Collected data:

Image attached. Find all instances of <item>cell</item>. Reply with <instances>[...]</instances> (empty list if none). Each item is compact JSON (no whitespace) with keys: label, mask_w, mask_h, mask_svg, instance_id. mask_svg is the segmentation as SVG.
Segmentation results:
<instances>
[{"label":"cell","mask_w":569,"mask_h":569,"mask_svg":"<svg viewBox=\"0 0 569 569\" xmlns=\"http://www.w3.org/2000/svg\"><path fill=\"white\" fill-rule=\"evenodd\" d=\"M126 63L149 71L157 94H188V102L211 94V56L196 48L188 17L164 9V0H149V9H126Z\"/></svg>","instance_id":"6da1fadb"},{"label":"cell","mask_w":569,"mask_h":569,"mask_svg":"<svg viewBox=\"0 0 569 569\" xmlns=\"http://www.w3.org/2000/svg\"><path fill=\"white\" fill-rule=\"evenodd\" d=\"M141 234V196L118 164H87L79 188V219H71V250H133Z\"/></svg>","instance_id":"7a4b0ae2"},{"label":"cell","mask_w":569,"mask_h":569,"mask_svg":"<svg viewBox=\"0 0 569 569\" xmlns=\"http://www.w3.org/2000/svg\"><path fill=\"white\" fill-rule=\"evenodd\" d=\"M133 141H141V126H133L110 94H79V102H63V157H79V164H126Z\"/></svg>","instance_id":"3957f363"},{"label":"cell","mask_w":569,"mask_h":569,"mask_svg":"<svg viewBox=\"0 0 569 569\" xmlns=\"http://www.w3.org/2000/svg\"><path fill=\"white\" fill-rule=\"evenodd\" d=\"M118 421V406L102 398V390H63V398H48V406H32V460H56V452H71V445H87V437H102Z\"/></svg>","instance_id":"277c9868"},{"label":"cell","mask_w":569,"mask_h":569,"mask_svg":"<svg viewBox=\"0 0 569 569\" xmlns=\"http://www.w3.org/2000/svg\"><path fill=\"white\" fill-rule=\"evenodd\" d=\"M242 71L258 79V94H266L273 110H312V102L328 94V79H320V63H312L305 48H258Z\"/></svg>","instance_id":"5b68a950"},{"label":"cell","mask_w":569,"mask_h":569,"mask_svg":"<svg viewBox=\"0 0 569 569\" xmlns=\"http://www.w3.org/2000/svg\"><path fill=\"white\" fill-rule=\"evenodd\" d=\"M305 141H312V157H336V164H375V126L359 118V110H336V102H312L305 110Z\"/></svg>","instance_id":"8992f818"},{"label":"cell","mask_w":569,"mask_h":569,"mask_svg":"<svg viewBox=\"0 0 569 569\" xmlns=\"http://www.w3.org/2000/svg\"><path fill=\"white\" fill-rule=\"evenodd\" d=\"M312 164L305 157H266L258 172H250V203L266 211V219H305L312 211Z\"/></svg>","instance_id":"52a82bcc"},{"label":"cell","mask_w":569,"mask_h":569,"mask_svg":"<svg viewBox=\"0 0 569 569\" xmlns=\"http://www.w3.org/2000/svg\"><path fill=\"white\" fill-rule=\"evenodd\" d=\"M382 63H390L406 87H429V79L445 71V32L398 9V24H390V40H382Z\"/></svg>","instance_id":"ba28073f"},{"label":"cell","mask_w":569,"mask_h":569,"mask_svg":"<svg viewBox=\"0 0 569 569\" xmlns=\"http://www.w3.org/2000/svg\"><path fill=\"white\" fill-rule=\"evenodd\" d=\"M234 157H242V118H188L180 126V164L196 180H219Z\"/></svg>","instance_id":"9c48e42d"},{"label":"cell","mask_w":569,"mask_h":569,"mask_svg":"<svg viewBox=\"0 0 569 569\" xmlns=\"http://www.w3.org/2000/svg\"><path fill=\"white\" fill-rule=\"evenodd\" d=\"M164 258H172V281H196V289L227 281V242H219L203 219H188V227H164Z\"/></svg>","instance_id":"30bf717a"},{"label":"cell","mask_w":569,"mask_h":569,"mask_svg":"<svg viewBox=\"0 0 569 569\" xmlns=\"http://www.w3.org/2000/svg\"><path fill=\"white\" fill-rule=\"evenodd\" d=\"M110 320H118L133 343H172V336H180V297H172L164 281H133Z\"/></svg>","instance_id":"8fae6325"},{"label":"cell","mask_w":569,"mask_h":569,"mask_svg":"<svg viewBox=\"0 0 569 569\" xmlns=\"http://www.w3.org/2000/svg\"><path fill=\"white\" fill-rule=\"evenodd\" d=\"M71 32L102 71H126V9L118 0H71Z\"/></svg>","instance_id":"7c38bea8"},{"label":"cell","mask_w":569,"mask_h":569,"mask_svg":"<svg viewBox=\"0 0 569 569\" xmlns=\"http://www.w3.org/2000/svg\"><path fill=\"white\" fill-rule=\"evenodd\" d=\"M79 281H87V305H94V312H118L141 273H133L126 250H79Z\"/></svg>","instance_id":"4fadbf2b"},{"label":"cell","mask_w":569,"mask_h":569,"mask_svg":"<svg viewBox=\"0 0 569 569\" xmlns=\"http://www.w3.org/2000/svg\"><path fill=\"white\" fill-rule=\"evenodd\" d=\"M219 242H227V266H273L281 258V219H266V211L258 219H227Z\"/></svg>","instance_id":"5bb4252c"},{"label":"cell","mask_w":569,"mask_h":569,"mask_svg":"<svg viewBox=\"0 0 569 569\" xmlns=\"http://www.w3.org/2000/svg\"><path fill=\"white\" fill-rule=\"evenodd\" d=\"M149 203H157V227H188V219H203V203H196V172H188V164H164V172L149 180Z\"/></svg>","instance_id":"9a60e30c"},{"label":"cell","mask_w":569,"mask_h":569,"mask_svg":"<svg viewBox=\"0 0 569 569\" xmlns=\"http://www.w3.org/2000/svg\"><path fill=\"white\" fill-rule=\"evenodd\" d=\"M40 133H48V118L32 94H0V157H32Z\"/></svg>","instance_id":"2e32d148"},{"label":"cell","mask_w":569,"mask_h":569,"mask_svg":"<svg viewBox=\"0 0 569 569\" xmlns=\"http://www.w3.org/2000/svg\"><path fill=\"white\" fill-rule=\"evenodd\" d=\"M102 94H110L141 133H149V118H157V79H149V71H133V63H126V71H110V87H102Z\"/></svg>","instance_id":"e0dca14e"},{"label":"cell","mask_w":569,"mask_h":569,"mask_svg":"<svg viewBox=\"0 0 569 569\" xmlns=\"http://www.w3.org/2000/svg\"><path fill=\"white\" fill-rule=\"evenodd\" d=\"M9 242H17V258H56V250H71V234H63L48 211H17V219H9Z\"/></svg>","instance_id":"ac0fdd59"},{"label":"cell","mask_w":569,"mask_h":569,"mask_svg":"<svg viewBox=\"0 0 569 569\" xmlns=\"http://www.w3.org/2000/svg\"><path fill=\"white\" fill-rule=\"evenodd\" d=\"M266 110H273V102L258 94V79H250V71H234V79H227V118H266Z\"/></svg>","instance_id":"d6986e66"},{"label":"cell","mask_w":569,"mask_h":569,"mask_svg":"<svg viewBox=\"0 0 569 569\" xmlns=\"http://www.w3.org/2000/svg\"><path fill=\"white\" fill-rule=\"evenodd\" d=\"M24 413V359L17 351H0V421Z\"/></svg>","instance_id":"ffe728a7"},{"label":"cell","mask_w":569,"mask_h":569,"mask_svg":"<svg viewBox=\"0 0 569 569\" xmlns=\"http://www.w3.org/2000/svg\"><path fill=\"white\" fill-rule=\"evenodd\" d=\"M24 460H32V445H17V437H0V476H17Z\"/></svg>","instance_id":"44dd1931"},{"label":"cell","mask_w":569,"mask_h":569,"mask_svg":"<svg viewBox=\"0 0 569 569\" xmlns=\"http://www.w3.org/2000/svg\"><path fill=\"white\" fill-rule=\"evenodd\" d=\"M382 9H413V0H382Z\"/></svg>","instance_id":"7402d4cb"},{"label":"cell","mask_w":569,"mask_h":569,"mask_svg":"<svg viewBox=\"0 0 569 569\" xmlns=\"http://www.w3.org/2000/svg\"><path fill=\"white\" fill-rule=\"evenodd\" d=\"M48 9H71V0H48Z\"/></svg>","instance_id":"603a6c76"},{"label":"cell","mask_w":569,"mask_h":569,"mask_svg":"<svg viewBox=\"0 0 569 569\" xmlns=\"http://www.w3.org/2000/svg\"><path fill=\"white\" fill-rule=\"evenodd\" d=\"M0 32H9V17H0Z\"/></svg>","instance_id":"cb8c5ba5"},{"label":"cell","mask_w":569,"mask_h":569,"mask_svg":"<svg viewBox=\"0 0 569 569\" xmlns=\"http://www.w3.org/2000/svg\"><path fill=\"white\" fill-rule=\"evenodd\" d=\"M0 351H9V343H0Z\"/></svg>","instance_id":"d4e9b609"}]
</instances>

Your instructions: Extract every line of the material above that contains the string "instances". Treat the match as case-sensitive.

Solved problem:
Image attached. Find all instances of <item>cell</item>. Reply with <instances>[...]</instances> (empty list if none). Each item is compact JSON (no whitespace) with keys: label, mask_w, mask_h, mask_svg, instance_id. mask_svg is the segmentation as SVG.
<instances>
</instances>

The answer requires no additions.